Part 2: N-Body Integration and Asymptotics

Time budget: 4.5 hours.

This homework is a slight jump in two ways: we’re using Julia, and we’re no longer working in .ipynbs.

Julia

Julia syntax is a lot like Python, but there’s some important changes:

  • Julia needs all functions, loops, and conditionals to end with the end keyword, and indentation doesn’t matter.
  • Instead of a Python range(start, stop, step), Julia has the start:step:stop StepRange object. You can create an array out of a range using the collect function.
  • To operate on a whole array at once, Julia has the dot-vectorize operator, e.g. sqrt.([1, 4, 9]) returns [1.0, 2.0, 3.0]. This also applies to addition, multiplication, etc., and can be used on range objects too: (1:3) .+ 6 returns 7:9.
  • The carat (^) is exponentiation, and ** isn’t anything. (I forget about this a lot!)

On the other hand, here’s some things that still work:

  • enumerate
  • List comprehensions
  • return

It’s very possible that I’ve forgotten something because I’m used to it already, though, so feel free to reach out for help!

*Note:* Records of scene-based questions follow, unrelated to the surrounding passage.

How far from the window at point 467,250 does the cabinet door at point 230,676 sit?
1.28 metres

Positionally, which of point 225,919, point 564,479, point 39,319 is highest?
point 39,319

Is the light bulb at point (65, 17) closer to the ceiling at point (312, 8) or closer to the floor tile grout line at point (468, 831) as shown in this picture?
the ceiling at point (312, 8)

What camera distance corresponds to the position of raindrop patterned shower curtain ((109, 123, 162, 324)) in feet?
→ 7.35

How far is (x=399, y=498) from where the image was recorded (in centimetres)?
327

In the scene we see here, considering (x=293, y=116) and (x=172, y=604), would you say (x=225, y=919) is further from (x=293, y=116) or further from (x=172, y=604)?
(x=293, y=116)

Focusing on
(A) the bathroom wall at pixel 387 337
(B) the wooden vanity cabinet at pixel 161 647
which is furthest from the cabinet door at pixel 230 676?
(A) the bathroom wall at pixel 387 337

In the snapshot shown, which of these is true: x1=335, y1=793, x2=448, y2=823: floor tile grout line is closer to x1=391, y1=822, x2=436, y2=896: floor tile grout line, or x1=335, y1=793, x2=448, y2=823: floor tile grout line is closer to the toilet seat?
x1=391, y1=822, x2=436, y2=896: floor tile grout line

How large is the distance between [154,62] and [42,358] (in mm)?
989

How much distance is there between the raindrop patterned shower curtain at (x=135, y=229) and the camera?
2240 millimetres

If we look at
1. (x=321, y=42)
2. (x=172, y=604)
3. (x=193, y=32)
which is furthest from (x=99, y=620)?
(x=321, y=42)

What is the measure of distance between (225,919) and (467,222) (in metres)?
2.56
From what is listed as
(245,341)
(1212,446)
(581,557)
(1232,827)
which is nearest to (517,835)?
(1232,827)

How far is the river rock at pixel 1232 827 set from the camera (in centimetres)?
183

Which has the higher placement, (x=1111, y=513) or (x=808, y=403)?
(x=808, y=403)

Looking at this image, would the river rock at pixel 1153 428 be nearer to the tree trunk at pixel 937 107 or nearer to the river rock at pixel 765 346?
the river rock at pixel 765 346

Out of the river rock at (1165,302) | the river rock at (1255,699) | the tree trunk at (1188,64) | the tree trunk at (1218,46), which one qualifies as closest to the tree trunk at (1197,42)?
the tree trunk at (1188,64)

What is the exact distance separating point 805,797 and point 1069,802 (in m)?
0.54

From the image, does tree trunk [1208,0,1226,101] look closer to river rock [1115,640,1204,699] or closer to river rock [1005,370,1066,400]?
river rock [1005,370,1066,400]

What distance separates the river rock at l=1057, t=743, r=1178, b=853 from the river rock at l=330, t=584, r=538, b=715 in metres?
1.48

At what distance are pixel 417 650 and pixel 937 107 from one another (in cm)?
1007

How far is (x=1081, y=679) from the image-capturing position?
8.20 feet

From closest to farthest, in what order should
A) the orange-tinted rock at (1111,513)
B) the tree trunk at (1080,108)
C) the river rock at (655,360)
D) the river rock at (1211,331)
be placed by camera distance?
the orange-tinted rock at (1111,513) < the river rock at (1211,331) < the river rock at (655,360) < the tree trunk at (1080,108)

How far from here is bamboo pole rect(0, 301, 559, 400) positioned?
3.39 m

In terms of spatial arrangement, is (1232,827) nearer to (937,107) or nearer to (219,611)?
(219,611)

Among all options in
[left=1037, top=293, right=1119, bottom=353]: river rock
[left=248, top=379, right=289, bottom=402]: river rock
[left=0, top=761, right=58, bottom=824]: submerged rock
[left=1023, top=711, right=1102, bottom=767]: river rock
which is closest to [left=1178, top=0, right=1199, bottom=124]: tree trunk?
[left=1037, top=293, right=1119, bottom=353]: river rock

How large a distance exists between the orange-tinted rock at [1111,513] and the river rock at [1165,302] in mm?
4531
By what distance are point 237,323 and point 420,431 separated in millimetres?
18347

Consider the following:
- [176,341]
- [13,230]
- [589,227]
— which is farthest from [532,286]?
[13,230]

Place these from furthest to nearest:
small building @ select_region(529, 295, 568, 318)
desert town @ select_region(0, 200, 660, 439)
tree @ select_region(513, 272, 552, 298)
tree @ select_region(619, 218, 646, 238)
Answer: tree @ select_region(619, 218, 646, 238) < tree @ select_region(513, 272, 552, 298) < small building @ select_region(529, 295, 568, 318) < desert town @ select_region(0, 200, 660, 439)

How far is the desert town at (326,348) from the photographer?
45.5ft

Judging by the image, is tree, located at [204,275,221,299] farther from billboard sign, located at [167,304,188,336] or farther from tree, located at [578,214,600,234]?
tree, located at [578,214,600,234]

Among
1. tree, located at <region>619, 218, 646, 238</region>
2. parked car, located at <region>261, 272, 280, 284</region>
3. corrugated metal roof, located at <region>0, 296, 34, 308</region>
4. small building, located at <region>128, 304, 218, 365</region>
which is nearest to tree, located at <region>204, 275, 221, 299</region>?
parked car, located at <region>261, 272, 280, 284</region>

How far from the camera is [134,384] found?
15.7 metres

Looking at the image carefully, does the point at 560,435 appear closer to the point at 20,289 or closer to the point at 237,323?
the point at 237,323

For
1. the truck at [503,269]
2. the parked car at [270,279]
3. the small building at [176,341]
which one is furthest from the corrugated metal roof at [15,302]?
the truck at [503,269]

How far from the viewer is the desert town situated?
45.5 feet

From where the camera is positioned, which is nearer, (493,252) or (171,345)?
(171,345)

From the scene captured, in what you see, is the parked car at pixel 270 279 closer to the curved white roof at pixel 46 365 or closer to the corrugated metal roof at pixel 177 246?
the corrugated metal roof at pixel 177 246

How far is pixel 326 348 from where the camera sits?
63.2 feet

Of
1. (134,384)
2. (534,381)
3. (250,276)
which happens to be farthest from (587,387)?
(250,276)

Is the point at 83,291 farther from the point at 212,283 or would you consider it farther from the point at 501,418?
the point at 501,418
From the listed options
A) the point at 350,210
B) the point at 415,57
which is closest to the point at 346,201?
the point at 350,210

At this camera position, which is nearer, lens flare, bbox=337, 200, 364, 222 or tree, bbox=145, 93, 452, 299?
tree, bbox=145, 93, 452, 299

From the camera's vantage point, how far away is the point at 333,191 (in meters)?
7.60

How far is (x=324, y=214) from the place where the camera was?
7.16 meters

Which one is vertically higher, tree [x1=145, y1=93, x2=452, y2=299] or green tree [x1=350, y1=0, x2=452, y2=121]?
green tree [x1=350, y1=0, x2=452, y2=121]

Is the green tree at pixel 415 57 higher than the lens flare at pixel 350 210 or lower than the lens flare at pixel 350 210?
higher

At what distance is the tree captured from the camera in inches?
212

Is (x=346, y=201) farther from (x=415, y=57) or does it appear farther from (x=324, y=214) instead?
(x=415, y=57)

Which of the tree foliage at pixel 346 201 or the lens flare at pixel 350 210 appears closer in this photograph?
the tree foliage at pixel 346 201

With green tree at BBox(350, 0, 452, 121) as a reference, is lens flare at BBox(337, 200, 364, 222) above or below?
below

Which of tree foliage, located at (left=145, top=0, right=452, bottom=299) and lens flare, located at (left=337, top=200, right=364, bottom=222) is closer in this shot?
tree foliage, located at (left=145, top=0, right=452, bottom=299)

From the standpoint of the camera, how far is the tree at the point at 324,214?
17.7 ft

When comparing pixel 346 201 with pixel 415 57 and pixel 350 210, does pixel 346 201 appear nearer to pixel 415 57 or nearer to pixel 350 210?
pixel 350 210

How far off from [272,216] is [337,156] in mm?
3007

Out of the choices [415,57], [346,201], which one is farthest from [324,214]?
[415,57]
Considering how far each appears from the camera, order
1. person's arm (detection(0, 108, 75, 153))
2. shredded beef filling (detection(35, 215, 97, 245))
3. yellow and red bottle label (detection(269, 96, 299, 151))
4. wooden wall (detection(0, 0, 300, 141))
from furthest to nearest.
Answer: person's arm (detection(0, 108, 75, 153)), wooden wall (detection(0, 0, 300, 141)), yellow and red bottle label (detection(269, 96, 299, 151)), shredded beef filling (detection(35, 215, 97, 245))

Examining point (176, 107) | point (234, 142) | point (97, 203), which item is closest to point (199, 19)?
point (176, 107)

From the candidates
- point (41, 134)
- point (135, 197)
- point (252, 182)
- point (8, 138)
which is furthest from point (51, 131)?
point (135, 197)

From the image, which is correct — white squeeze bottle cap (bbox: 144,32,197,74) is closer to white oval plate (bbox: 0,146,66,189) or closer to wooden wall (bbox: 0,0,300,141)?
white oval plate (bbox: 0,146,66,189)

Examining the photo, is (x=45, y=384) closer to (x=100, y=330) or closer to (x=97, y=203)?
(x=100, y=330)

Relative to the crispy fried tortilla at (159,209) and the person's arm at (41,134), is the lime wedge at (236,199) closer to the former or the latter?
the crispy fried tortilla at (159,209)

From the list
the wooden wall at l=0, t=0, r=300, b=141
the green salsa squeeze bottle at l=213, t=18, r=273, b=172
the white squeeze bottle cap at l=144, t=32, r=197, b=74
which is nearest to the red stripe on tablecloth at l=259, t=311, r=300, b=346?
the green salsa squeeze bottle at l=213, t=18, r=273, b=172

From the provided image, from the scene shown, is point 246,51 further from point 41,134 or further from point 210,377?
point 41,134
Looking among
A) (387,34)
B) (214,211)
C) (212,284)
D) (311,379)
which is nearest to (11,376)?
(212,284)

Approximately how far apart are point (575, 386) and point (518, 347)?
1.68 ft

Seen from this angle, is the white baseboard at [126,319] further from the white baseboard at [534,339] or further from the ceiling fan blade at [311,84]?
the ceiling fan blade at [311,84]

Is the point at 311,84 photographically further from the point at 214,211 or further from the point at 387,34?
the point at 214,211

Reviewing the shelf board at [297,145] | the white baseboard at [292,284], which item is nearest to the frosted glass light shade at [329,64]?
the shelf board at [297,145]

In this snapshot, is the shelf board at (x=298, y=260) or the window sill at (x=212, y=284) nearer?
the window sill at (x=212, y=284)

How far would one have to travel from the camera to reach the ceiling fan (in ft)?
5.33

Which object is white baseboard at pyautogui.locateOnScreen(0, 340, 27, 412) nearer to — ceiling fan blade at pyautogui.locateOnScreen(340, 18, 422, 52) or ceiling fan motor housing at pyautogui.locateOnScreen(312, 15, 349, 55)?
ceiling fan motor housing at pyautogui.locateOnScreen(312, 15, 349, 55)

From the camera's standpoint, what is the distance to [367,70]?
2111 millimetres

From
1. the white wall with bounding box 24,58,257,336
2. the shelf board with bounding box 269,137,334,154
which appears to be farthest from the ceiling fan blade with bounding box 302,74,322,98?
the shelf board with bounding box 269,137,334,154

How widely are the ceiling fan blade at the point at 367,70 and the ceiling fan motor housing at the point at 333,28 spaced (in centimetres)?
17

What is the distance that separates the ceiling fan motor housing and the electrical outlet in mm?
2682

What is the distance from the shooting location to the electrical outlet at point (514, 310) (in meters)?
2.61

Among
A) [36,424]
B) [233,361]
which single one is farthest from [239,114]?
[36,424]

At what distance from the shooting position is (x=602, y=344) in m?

Source Files and Running Your Code

The format of working directly on source files may be strange at first. However, this is how most real science/coding projects will work, and also how we’ll expect most projects to be done - hopefully this homework will serve as a good reference for how to structure those!

To run your code, do the following:

  1. In your terminal, cd into the NBody directory.
  2. Open Julia.
  3. Type the ] key, and you should get a prompt saying something like (@v1.5) pkg>. Type activate . (with the dot).
  4. You should now see the prompt (NBody) pkg>. The first time you do this, type instantiate and wait - this may take a while as it fetches all the packages we need.
  5. Backspace out to the regular Julia REPL and type using Revise. This makes it so that as you change the codebase, you won’t have to keep reimporting NBody.
  6. Now, type using NBody.

(Note that it’s possible to automate using Revise as soon as you sart Julia, which you do by making a file at ~/.julia/config/startup.jl which has only the line using Revise in it. I have this, so you may want to consider it too!)

All this sounds like a lot of steps, but after the first time you do it, it’s not much - it should look like this:

You can now run all the code in the NBody package - try names(NBody) to see everything you have now!

To run tests, use the command include("test/test_setup.jl") or the equivalent for test_solve.jl. runtests.jl runs both files together. include does not automatically revise its source, so if you edit the tests (which you shouldn’t have to for this assignment) you’ll need to run include again.

Code Tasks

Fill in the functions marked # YOUR CODE HERE in setup.jl and solve.jl. We’ll write the setup and a solver for the N-body problem (calculating the motion of bodies that interact according to an inverse-square law), and compare their accuracy and performance. Specifically,

  • complete the function inverse_square_diffeq in src/setup.jl, to calculate interactions between each pair of bodies
  • complete the function euler in src/solve.jl, to carry out Euler integration on a differential equation

After that, follow the instructions in earth_sun.jl to make a plot of the Earth-Sun system interacting gravitationally.

If you’re interested, try adding in a third body, like Jupiter - this isn’t required because this assignment’s likely already stretching the time budget, but it’s a lot of fun to try different initial setups. See “@ThreeBodyBot” on Twitter! (We may also look at the physics of this more on Homework 5.)

Written Questions

Once you’re done, open up questions.md in your favorite text editor, and briefly answer the following questions:

  • As a function of the number of bodies, give an asymptotic (theta) bound on the runtime of inverse_square_diffeq.

  • What was weird about the plot we got in earth_sun.jl?

  • Suggest some ways we could improve this. There’s no wrong answers here! We don’t need a specific algorithm - just whatever you think about which parts could be made more efficient, or use something we know from physics.

Submit your work by committing and pushing to your Github, and submitting that to Gradescope.